== Material provided ==
::::::
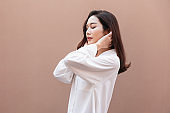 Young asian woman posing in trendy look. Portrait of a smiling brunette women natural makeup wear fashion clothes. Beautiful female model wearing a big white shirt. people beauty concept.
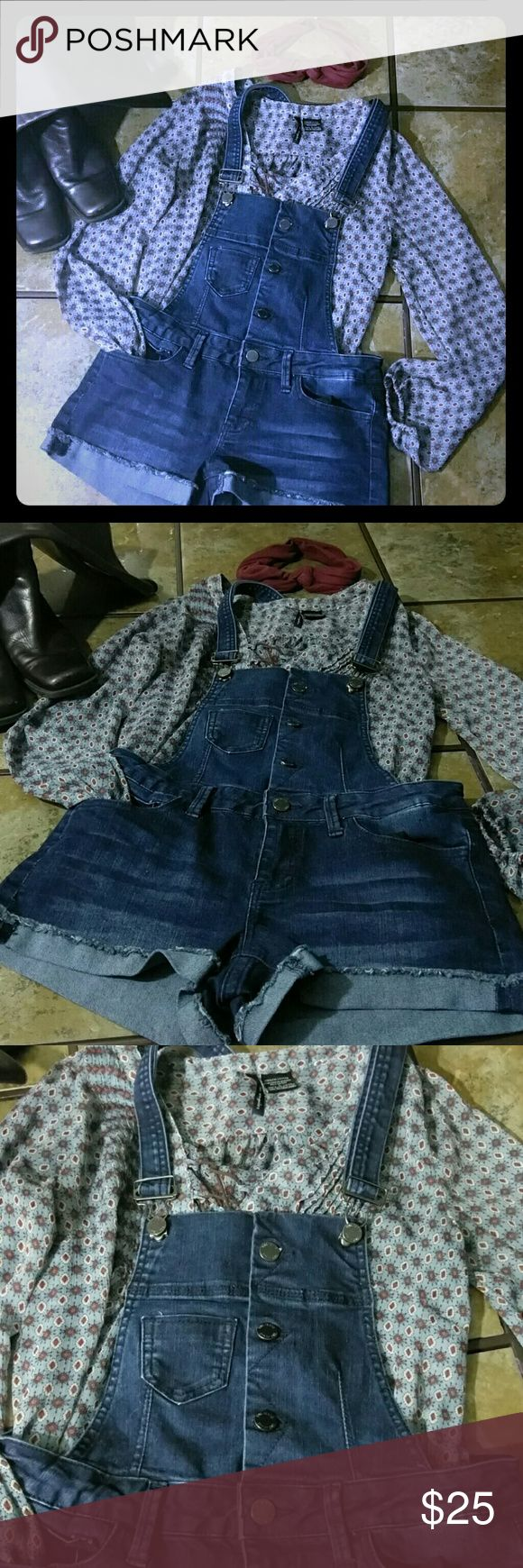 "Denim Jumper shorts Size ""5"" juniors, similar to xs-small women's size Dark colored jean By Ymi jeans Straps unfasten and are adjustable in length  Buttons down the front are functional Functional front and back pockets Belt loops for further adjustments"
::::::
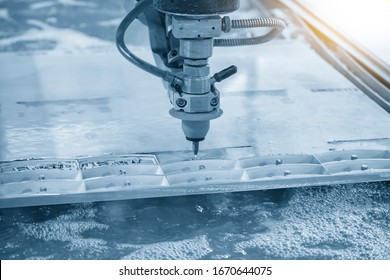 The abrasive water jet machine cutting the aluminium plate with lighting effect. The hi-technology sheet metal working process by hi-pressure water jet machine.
::::::
== Work item ==
Give back, exactly and without pictures, the stretch of the records above from the line containing "Young asian woman" through the line containing "Jumper shorts Size", with both end lines included.

== Response below ==
 Young asian woman posing in trendy look. Portrait of a smiling brunette women natural makeup wear fashion clothes. Beautiful female model wearing a big white shirt. people beauty concept.
 "Denim Jumper shorts Size ""5"" juniors, similar to xs-small women's size Dark colored jean By Ymi jeans Straps unfasten and are adjustable in length  Buttons down the front are functional Functional front and back pockets Belt loops for further adjustments"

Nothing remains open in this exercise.